[quote="Rich_Olszewski, post:4, topic:201363"]
BTW, a Congressman outranks any general officer. The U.S. has a civilian government at the top, not a junta. Sheesh!
Rich....You are mistaken about a Congressman's position.
Sec Def (Civ)
Please note that the Vice President is NOT in the Chain of Command.
As another poster stated Congressman hold a position of respect as do all elected officials, no more then any other elected official they are NOT in our chain of command.
As for the salutation used the General could have used either the Salutation Senator or Ma'am, but since the Senator asked him to use Senator that is what he should defer to. She was not wrong in requesting this, however I think the issue is HOW she said it.
For example a US Navy Officer with a rank of Commander or below, that is also the Captain of a ship, which is a rank, can also be called Skipper.
I was on a ship were the Captain, who was a Commander, did NOT want to be called skipper and he let everyone know this in no uncertain terms. That being said during the crossing the line ceremony he was dressed up by the senior SHELLBACK on the ship, as he was a WOG, to look like the Skipper with an Ensign dressed up as his Little Buddy and the salty Lieutenant Shellback (ME) had them sing the tune from Gilligan's Island.....
He was a good sport......during this very old Naval tradition.......

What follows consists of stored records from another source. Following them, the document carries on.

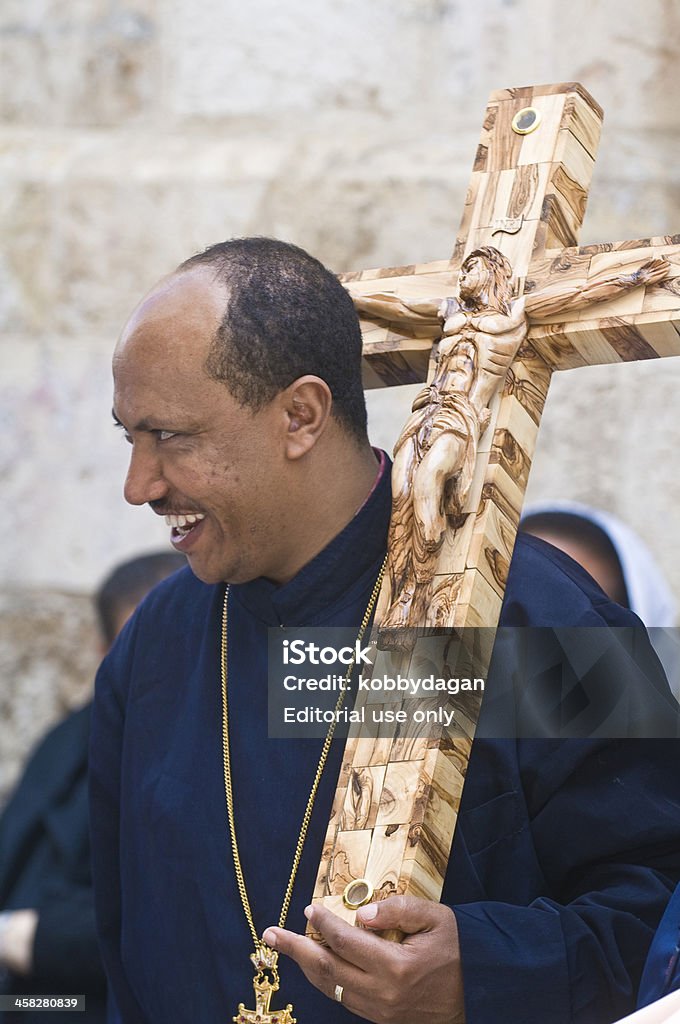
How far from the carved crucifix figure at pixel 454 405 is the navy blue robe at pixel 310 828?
186mm

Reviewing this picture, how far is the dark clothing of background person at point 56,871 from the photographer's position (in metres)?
3.80

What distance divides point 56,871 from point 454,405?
2311 mm

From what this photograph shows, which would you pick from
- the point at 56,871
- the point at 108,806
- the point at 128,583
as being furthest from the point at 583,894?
the point at 128,583

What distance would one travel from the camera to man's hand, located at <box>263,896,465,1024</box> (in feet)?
6.86

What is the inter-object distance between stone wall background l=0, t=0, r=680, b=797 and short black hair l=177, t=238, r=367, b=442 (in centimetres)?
204

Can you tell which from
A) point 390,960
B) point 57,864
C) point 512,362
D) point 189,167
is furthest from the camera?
point 189,167

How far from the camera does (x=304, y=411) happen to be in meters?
2.47

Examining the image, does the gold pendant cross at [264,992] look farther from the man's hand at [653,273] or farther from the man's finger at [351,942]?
the man's hand at [653,273]

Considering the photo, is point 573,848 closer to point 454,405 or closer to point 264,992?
point 264,992

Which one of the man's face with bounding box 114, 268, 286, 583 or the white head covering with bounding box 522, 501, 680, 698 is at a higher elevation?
the white head covering with bounding box 522, 501, 680, 698

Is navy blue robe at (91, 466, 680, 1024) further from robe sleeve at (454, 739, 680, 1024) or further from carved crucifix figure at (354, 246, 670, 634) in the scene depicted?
carved crucifix figure at (354, 246, 670, 634)

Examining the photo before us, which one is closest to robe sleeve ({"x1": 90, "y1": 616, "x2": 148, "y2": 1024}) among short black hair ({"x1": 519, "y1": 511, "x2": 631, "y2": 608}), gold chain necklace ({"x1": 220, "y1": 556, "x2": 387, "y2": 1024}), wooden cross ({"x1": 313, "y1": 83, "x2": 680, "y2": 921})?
gold chain necklace ({"x1": 220, "y1": 556, "x2": 387, "y2": 1024})

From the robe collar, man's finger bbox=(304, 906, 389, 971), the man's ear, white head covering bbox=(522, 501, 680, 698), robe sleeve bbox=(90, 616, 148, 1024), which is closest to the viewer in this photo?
man's finger bbox=(304, 906, 389, 971)

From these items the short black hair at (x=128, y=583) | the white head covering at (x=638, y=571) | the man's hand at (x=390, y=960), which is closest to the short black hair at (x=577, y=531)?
the white head covering at (x=638, y=571)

Any way...... The General could have avoided the whole incident by calling her Senator from the very beginning, but honestly he was giving her positional authority by calling her ma'am. If I were to say Senator I am CLEARLY letting that Senator know they hold NO authority over me. If I say Ma'am it is far more differential and inclusive. My current Commanding Officer is a Female. I say Ma'am which is far more appropriate then CAPTAIN, both show positional authority, but calling her CAPTAIN, although also giving her positional authority, it shows the difference to such a measure that it would not be necessarily respectful.
In the days when I was an Enlisted man I would render respect to my Division Officers by calling them Sir, Boss, or Divo or even LT. If I wanted to show them LESS respect I would call them Lieutenant.

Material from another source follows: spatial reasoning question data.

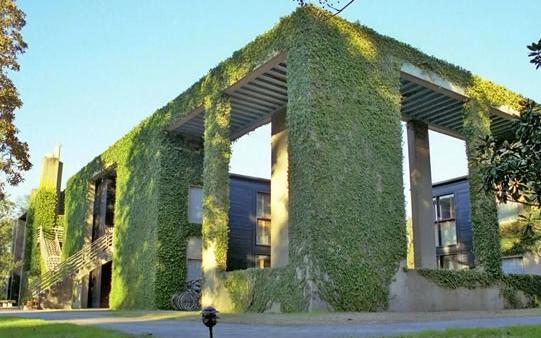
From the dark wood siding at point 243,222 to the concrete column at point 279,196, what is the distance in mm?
5344

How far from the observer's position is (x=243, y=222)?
23172 millimetres

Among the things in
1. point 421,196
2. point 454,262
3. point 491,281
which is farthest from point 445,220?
point 491,281

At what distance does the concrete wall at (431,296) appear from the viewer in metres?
13.4

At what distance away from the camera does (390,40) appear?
1501 centimetres

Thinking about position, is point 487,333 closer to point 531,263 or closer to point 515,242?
point 531,263

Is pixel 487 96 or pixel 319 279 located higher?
pixel 487 96

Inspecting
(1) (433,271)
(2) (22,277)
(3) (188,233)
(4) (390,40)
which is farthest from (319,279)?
(2) (22,277)

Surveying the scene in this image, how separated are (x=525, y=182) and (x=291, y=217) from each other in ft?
25.2

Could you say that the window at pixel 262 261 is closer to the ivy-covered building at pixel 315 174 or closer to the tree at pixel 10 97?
the ivy-covered building at pixel 315 174

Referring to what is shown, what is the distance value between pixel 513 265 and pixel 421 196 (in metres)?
5.46

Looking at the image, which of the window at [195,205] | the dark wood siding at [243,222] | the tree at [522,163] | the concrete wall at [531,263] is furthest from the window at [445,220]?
the tree at [522,163]

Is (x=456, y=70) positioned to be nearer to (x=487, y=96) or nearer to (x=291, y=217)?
(x=487, y=96)

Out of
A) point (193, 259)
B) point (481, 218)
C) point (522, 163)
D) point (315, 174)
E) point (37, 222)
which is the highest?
point (37, 222)

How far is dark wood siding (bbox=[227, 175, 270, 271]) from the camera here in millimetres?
22891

You will not find most of these in books, although you will find the chain of command. The terms used are much more subtle....kind of like when an Officer uses Aye-Aye to a senior......it Officially means I hear, understand and will obey...... It CAN, depending on the context and conversation used immediately prior to using it, mean "I don't blankty-blank agree with you but your the boss so I will do it your way."
Kind of like the many different ways a salute can be rendered.... Remember when presidents walk off Marine 1 (Helo) the Marine Sentry may or may not face them.....Take a look at some of the different shots. Many of those guards are facing away from the bird. They still render a proper salute, but the context is FAR different and it sends a signal then if they are FACING the President...... Depends on the Guard and who is walking off the bird.
You can find them facing away or towards for each President, but their is a meaning.